Quels critères faut-il prendre en compte pour mesurer l’empreinte carbone d’une campagne ?
A. T. – Il faut raisonner en analyse de cycle de vie (ACV), c’est-à-dire depuis les ressources mobilisées pour concevoir une campagne (papier, serveurs, terminaux, énergie), jusqu’à la fin de vie et au recyclage des supports utilisés. Dans le digital, les principaux postes d’émission viennent de la consommation énergétique des serveurs. Pour le courrier, ils sont surtout au niveau de la production du papier et du transport. Mais l’impact n’est pas limité aux émissions de CO₂ : la consommation d’eau ou de ressources non renouvelables compte aussi. Nous avons donc une vision multicritère, qui évite de réduire les émissions d’un côté tout en aggravant d’autres impacts de l’autre.
Quels sont les leviers disponibles pour réduire l’empreinte carbone des actions marketing sur tous les canaux ?
A. T. – Le premier levier, c’est le ciblage. Un message envoyé à la mauvaise personne est un pur gaspillage, à la fois économique et environnemental. Nettoyer régulièrement une base de données pour éliminer les adresses obsolètes, c’est réduire jusqu’à 10% d’envois inutiles… soit autant
d’émissions évitées ! Ensuite vient l’écoconception : sur le papier, choisir des grammages adaptés et recyclés ; sur le digital, réduire le poids des contenus. Notre filiale Isoskèle propose une solution qui réduit de 50 à 70% le poids des vidéos, sans perte de qualité. Enfin, nous avons développé une calculette carbone qui mesure l’empreinte de tous les canaux et identifie les marges de progrès.

■ Données fournies ■

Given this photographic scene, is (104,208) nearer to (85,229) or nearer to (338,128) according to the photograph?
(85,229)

■ Consigne 1 ■
Recopiez le passage de l'extrait sur l'empreinte carbone des campagnes marketing en commençant par « Quels critères faut-il » et en allant jusqu'à « les canaux ? ».
■ Consigne 2 ■
Poursuivez l'entretien sur l'empreinte carbone des campagnes marketing à partir de sa dernière phrase.

■ Réponse à l'exercice 1 ■
Quels critères faut-il prendre en compte pour mesurer l’empreinte carbone d’une campagne ?
A. T. – Il faut raisonner en analyse de cycle de vie (ACV), c’est-à-dire depuis les ressources mobilisées pour concevoir une campagne (papier, serveurs, terminaux, énergie), jusqu’à la fin de vie et au recyclage des supports utilisés. Dans le digital, les principaux postes d’émission viennent de la consommation énergétique des serveurs. Pour le courrier, ils sont surtout au niveau de la production du papier et du transport. Mais l’impact n’est pas limité aux émissions de CO₂ : la consommation d’eau ou de ressources non renouvelables compte aussi. Nous avons donc une vision multicritère, qui évite de réduire les émissions d’un côté tout en aggravant d’autres impacts de l’autre.
Quels sont les leviers disponibles pour réduire l’empreinte carbone des actions marketing sur tous les canaux ?

■ Réponse à l'exercice 2 ■
Observez-vous des freins à la décarbonation des campagnes ? Comment les surmontez-vous ?
A. T. – Le principal frein est la perception d’un arbitrage entre efficacité marketing et transition écologique. Certains clients craignent que l’écoconception coûte plus cher, ou qu’elle dégrade la performance. Nous démontrons l’inverse : en travaillant sur le ciblage ou l’optimisation des supports, on améliore simultanément l’efficacité et l’impact carbone. Il peut aussi y avoir une inertie culturelle, par exemple pour convaincre une entreprise de mettre à jour sa base de données afin d’éviter les envois inutiles. Dans ce cas, nous avançons pas à pas, en montrant les gains immédiats, financiers comme écologiques.
Comment les marques peuvent-elles concilier transition écologique et ROI marketing ?
A. T. – Il n’y a pas d’opposition entre les deux ! Une campagne conçue efficacement est, par nature, plus respectueuse de l’environnement, mais ça passe mieux en l’expliquant. Par exemple, Renault a récemment choisi le courrier papier pour s’adresser à ses prospects. Une ACV avait montré que l’option papier était plus vertueuse que son remplacement par le tout-digital, qui nécessite la mise en place de nombreux leviers. Renault a accompagné son courrier d’un QR code renvoyant vers une vidéo pédagogique sur ses choix. Ce geste a permis de déconstruire les idées reçues (« le papier détruit les forêts ») et son engagement écologique a été valorisé. Autre exemple : le prospectus publicitaire. Les magasins qui le suppriment doivent mettre en place sept à huit leviers digitaux pour le remplacer, c’est énorme ! La transition écologique devient donc une composante essentielle du ROI marketing, et les marques qui réussiront demain seront celles qui embarqueront leurs clients dans cette démarche.